Known unknowns - impact of QE?

The debate about the likely economic impact of quantitative easing (QE) is another example of how the final outcome of any economic decision can go any which way, depending on the specific confluence of factors.

In this case, the magnitude of stimulus boost to the US economy provided by the QE will depend on the changes brought about in long-term interest rates, value of the dollar, and equity market valuations. This impact will be felt through three channels

1. Encouraging business investments (by way of lower bond yields and higher share prices)
2. Favoring household consumption (through wealth effect caused by lower debt service costs and higher asset prices)
3. Increasing exports (by way of weaker dollar)

Chris Dillow feels that "investment isn’t very responsive to asset prices, nor exports to exchange rate". The final outcome will be a function of the interaction of all these with the "confidence fairy" effects. The strength of the "confidence fairy" is determined by the "animal spirits" manifested in business confidence and consumer beliefs, tempered by the activism of "bond-vigilantes" and the business investment inertia of the real option theory (wherein, when faced with uncertainty, people have more incentive to hold onto the option to invest rather than to exercise it).

As can be surmised, there are too many imponderables in the aforementioned equation for anyone to confidently predict the final outcome of a related policy prescription. What would be the respective impacts of interest rate decline on business investments, domestic oncumption due to asset market increases, and exports because of declining dollar? How active (or inactive, as is the case now) will be the "bond-vigilantes"? What will be the combined interaction effect of the macroeconomic factors with the "confidence fairy"? Given the uncertainty and the multiple actors involved (other countries, especially China, EU, and other major emerging economies), it may not be possible to answer these questions a degree of assuredness ex-ante.
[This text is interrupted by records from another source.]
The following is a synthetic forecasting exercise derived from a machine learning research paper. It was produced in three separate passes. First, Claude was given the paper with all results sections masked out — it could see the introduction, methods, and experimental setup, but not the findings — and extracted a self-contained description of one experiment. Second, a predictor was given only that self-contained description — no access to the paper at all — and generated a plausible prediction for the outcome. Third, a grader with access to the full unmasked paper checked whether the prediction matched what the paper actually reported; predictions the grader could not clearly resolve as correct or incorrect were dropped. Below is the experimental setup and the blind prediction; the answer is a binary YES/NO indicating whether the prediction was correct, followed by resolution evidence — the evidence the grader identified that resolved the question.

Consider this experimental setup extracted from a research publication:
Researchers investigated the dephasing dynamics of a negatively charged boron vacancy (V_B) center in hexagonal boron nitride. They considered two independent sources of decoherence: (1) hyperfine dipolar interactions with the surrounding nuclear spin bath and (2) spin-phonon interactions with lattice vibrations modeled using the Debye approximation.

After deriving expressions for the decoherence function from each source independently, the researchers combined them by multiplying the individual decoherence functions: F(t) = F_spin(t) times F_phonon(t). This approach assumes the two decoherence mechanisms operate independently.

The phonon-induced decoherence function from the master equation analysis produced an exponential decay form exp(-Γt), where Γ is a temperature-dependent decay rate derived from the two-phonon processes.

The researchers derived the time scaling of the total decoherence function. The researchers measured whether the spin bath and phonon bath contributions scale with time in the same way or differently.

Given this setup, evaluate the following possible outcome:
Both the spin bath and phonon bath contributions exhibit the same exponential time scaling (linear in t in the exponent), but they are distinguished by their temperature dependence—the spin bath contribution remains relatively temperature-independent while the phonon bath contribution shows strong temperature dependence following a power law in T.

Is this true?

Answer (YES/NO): NO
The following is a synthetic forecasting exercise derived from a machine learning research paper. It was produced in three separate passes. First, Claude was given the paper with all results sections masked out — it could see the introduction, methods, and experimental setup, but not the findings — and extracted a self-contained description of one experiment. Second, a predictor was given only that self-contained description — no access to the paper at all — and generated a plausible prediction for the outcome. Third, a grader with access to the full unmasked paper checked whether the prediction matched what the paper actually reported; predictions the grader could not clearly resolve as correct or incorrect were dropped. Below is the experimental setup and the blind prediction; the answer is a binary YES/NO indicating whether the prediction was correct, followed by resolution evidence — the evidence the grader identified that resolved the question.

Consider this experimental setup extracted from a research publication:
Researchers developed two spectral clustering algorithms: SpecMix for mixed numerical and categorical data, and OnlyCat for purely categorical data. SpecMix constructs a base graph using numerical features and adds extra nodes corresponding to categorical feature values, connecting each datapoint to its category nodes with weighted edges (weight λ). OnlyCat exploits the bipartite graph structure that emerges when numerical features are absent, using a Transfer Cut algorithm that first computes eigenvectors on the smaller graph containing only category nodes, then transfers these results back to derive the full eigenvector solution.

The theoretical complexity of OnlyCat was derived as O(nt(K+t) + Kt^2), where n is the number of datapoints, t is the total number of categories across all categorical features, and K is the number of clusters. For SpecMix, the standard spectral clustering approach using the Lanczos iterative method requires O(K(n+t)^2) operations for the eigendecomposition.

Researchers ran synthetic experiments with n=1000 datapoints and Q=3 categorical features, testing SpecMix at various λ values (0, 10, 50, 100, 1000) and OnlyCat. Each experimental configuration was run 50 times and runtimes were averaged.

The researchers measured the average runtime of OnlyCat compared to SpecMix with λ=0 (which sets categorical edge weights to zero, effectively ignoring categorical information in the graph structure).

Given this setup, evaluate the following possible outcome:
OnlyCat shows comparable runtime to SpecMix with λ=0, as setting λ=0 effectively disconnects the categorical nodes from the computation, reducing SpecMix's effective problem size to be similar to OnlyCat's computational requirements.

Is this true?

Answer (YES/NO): NO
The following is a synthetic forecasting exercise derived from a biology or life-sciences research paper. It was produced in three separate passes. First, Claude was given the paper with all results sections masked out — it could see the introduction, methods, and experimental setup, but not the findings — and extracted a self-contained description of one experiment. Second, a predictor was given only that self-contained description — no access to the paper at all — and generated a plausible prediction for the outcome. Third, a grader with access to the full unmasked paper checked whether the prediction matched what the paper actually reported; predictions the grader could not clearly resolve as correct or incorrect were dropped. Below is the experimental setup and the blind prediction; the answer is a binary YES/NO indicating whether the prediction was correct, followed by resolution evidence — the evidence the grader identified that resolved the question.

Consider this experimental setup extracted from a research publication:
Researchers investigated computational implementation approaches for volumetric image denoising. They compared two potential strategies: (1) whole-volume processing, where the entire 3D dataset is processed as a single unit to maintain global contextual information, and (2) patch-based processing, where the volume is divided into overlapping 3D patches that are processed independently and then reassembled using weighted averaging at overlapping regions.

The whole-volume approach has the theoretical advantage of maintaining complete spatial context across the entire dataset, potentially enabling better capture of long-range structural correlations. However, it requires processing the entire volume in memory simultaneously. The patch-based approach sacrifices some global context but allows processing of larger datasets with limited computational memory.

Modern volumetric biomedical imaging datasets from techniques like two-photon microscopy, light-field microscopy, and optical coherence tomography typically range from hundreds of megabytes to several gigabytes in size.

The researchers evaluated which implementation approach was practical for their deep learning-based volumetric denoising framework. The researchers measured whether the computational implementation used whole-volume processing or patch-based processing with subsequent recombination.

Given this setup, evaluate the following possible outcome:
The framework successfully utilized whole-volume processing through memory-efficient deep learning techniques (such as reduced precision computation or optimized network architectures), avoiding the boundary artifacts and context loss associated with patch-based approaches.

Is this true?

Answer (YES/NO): NO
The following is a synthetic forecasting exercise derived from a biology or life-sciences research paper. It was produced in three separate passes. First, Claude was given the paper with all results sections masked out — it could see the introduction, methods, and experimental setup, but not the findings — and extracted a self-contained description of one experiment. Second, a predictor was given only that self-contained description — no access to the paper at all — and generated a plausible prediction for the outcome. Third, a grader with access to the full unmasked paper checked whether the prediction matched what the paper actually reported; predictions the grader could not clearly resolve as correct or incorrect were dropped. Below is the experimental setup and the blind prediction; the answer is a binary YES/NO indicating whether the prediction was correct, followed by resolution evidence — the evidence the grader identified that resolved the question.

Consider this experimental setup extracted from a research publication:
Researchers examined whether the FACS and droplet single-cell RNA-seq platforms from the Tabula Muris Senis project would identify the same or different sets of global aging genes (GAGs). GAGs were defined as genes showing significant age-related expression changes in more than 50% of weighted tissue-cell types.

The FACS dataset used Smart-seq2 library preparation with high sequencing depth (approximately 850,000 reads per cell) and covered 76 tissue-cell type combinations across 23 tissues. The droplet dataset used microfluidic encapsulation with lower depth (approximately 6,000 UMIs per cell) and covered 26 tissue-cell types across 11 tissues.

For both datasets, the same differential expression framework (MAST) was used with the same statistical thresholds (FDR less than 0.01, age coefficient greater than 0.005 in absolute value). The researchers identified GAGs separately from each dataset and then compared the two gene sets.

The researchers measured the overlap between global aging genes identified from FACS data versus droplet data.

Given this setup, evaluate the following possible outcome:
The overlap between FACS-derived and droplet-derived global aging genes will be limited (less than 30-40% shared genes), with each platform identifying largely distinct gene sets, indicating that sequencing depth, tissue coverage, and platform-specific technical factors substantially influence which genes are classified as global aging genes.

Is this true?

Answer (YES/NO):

In the circumstances, the best possible option is to evaluate the costs and benefits, risks of doing and not-doing, and taking decision accordingly. Given the perilous state of the US economy, the risks of not conducting monetary accommodation appear to far out-weigh the risks of doing so.

QE will have an impact of raw material prices too. Commodity prices will be affected through three channels

1. The possibility of inflationary pressures being created by expansion of the monetary base and consequent money supply growth.

2. A share of the money finding its way into the commodity markets and increasing commodity derivatives market speculation. This will surely have some impact on the actual commodity prices.

3. The weakening dollar will exercise an upward pressure on raw materials since their international market prices are generally denominated in dollar values.

In an excellent recent post, James Hamilton cautioned against QE by pointing to a close co-relation between monetary expansion and commodity prices. He feels that "there is a pretty strong case for interpreting the recent surge in commodity prices as a monetary phenomenon". He writes that even as Fed attempts to forestall a Japan-style deflation, it also "needs to watch commodity prices as an early indicator that it's gone far enough in that objective". He claims that his point of costs exceeding benefits would be when oil prices move above $90 a barrel.

On a related context, Nick Rowe has a nice post on Tobin Q, and how its rise would boost economic activity. Tobin Q, named after James Tobin, is the ratio of the market value of a firm's assets, as measured by its stock and bond prices, divided by the (actual) replacement cost of those same assets. Businesses invest if "buying one extra bulldozer adds more to the financial value of the firm than it costs the firm to buy it". Prof Tobin had argued that loose monetary policy would boost share and bond prices and thereby raise Q, and so make new investments attractive.